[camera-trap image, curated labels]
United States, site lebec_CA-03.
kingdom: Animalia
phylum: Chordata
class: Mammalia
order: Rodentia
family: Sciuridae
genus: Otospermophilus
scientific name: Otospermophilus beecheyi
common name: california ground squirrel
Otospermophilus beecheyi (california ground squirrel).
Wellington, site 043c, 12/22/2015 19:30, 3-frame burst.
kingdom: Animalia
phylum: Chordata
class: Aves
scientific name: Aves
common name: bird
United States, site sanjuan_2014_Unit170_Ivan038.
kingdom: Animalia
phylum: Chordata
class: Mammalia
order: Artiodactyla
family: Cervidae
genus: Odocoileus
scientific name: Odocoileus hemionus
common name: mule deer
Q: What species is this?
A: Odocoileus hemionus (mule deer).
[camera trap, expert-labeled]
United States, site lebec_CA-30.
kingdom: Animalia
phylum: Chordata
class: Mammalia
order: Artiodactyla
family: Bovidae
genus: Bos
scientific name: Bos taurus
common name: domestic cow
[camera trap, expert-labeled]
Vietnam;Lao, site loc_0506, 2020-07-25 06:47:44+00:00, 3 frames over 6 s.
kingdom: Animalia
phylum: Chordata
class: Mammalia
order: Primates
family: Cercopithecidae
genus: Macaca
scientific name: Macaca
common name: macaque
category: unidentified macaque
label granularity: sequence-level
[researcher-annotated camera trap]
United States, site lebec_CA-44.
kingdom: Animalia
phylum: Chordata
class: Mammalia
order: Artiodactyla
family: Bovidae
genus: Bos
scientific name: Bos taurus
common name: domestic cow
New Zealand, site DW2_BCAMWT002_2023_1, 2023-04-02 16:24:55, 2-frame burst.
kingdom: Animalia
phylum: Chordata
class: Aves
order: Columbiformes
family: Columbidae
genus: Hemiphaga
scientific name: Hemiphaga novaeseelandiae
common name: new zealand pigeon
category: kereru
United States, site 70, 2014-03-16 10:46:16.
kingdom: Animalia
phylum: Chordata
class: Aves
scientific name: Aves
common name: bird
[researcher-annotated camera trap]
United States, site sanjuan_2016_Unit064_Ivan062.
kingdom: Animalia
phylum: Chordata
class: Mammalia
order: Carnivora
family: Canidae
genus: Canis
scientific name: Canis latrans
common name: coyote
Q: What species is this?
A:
= = = = =
### [Aim of the exercise]
Go through the data and gather every line that holds "order".

### [Task output]
order: Rodentia
order: Artiodactyla
order: Artiodactyla
order: Primates
order: Artiodactyla
order: Columbiformes
order: Carnivora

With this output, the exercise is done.